======== Document text
Syed Aminul Hasan Jafri is an Indian journalist and a Member of Legislative Council from All India Majlis-e-Ittehadul Muslimeen party of the Indian state of Telangana. Jafri is the current pro tem chairman of Telangana Legislative Council.

Jafri had worked with various news agencies, including BBC and Rediff.com. In 2011, he was elected to the Telangana Legislative Council. In 2017, he was re-elected for the third time.

Career

Journalism 
Jafri did his master's degree of journalism from Osmania University. He has worked with English newspaper Newstime, Deccan Chronicle and with Telugu newspaper Eenadu. Jafri also has been reporter of international news agencies which include BBC, AFP, Reuters, besides being a correspondent at Rediff.com for ten years.

In May 2010, Jafri was felicitated at Basheerbagh in Hyderabad by Andhra Pradesh Union of Working Journalists, Hyderabad Union of Journalists.
================
Problem statement: Repeat the whole biography of Syed Aminul Hasan Jafri above, word for word. The records that come next stand apart from the text above and are not part of it.
======== Provided records
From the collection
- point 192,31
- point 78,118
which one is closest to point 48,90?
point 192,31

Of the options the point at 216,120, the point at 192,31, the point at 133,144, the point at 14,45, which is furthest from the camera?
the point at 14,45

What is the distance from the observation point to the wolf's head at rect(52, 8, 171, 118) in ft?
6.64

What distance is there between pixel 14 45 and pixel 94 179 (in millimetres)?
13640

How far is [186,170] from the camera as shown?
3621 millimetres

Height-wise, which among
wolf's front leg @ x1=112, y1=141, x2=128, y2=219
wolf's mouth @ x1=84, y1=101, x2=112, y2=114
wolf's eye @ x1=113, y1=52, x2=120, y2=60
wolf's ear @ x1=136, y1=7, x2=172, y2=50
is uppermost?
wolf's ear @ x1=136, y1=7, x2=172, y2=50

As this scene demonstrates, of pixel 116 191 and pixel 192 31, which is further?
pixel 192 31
================
Final result:
Syed Aminul Hasan Jafri is an Indian journalist and a Member of Legislative Council from All India Majlis-e-Ittehadul Muslimeen party of the Indian state of Telangana. Jafri is the current pro tem chairman of Telangana Legislative Council.

Jafri had worked with various news agencies, including BBC and Rediff.com. In 2011, he was elected to the Telangana Legislative Council. In 2017, he was re-elected for the third time.

Career

Journalism 
Jafri did his master's degree of journalism from Osmania University. He has worked with English newspaper Newstime, Deccan Chronicle and with Telugu newspaper Eenadu. Jafri also has been reporter of international news agencies which include BBC, AFP, Reuters, besides being a correspondent at Rediff.com for ten years.

In May 2010, Jafri was felicitated at Basheerbagh in Hyderabad by Andhra Pradesh Union of Working Journalists, Hyderabad Union of Journalists.